AUFGABE A:
Schreiben Sie aus dem Text zur Analyse den Abschnitt von „Die auf Telefon- und“ bis „Geld zu verdienen.“ wortgetreu ab.
AUFGABE B:
Bei welchem Vorgang werden Online-Geschäfte laut Kohler im Text zur Analyse ganz besonders zum Standard werden?

TEXT ZUR ANALYSE:
Die auf Telefon- und Internetgeschäfte fokussierte Bank 24 taugt dabei auch heute durchaus noch als Vorbild: „Es geht um schlanke Strukturen und Effizienz-orientierte Prozesse“, sagt Kohler. „Online-Geschäfte werden darum auch in Bereichen Standard werden, wo sie heute noch unüblich sind, etwa bei der Immobilienfinanzierung, ganz besonders aber bei der Verlängerung von Hypotheken.“ Für traditionell ausgerichtete Geldinstitute wie etwa Raiffeisenbanken mit ihren personalintensiven Prozessen werde es schwer, noch Geld zu verdienen.

Viele dieser Erkenntnisse über die strategischen Versäumnisse der Finanzdienstleister in der Vergangenheit würden die Branchenexperten von McKinsey, der Boston Consulting Group, Bain oder Roland Berger ähnlich formulieren. Was machen Kohler und seine Kollegen anders als die großen Mitbewerber, worin unterscheidet sich der HPO-Beratungsansatz von dem der viel bekannteren Universalanbieter?

Datensatzeinträge:
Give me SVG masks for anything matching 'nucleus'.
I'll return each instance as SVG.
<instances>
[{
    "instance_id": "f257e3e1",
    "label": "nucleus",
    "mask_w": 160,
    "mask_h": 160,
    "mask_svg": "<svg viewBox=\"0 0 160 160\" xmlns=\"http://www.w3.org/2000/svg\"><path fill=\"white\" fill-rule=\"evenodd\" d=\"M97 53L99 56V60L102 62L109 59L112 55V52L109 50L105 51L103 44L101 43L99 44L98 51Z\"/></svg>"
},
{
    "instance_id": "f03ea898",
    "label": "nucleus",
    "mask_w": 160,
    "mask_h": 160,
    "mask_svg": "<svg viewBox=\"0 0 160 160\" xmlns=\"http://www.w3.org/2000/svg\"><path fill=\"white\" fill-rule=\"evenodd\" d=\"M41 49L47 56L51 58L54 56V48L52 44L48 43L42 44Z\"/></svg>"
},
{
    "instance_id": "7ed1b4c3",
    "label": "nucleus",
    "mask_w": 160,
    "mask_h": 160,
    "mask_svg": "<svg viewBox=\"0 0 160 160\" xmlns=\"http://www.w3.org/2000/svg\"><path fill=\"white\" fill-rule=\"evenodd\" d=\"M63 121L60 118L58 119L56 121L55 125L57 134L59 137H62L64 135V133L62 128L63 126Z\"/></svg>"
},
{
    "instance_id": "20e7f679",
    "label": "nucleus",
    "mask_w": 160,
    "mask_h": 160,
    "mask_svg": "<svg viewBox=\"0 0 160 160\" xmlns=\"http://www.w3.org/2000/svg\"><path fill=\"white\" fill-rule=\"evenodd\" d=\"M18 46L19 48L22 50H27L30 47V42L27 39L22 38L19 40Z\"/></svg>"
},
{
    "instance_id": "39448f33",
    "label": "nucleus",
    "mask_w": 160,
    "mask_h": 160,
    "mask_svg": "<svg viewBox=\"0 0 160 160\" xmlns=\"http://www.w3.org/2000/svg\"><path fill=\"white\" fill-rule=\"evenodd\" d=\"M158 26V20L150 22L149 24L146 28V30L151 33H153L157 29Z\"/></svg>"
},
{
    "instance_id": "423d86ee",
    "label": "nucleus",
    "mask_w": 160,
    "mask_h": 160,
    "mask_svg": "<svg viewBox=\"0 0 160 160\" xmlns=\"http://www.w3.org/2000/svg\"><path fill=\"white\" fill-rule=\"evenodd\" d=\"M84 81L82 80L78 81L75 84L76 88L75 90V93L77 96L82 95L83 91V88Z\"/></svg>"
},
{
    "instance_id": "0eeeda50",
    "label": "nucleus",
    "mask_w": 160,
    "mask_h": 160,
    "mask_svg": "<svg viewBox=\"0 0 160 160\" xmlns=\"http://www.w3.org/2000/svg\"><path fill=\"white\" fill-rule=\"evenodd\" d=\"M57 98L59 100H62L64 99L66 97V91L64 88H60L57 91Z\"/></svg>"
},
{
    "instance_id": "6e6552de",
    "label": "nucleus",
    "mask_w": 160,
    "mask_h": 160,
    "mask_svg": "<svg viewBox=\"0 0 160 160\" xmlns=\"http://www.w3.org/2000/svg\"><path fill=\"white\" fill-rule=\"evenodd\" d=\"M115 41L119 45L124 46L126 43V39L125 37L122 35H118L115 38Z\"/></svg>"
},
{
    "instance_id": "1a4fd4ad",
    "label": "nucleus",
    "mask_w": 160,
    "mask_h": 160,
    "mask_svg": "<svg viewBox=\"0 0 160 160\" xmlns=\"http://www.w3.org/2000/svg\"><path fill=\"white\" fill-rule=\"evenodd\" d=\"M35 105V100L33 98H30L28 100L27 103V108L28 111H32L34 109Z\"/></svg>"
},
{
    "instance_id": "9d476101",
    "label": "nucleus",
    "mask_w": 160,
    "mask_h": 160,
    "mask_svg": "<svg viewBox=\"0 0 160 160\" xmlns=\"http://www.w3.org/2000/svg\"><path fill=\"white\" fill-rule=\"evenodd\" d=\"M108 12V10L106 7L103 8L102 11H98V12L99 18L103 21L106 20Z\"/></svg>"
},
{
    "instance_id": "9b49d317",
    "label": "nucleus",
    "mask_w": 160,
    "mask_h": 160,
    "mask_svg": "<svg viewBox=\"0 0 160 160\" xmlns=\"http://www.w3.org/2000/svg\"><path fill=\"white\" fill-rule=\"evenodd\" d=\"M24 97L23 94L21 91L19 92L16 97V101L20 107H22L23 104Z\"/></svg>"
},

LÖSUNG A:
Die auf Telefon- und Internetgeschäfte fokussierte Bank 24 taugt dabei auch heute durchaus noch als Vorbild: „Es geht um schlanke Strukturen und Effizienz-orientierte Prozesse“, sagt Kohler. „Online-Geschäfte werden darum auch in Bereichen Standard werden, wo sie heute noch unüblich sind, etwa bei der Immobilienfinanzierung, ganz besonders aber bei der Verlängerung von Hypotheken.“ Für traditionell ausgerichtete Geldinstitute wie etwa Raiffeisenbanken mit ihren personalintensiven Prozessen werde es schwer, noch Geld zu verdienen.

LÖSUNG B:
Bei der Verlängerung von Hypotheken.